» WHAT TO DO
Nothing but the line with "category: zebraplains" and the lines after it, through the end of the records below, is to be repeated, exactly as it is.

--- MATERIAL SUPPLIED ---

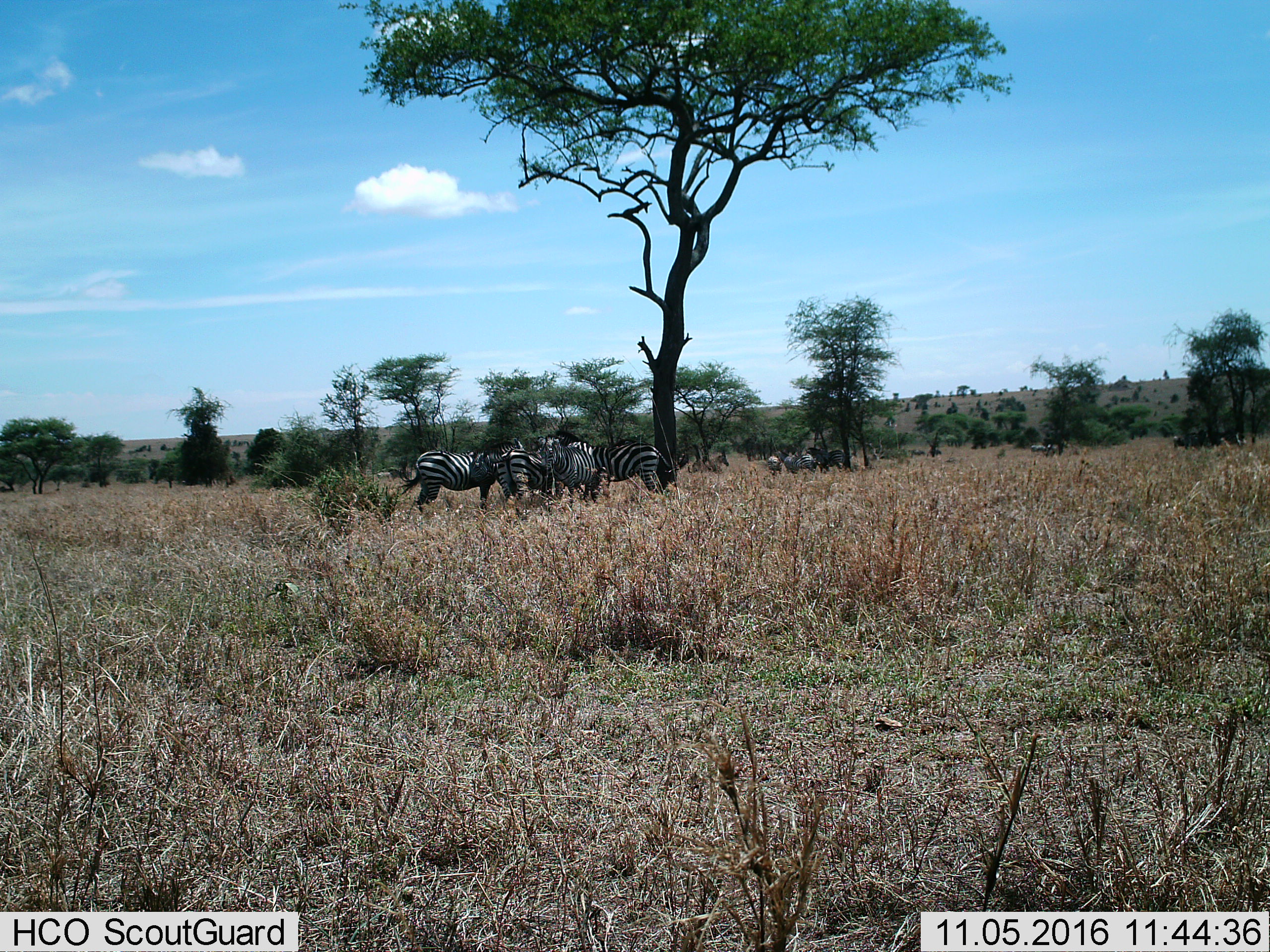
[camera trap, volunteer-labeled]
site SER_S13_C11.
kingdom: Animalia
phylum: Chordata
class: Mammalia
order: Perissodactyla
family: Equidae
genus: Equus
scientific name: Equus quagga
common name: plains zebra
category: zebraplains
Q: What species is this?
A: Zebraplains (plains zebra) (Equus quagga).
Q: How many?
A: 11-50.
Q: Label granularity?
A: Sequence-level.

---

» RESPONSE AREA
category: zebraplains
Q: What species is this?
A: Zebraplains (plains zebra) (Equus quagga).
Q: How many?
A: 11-50.
Q: Label granularity?
A: Sequence-level.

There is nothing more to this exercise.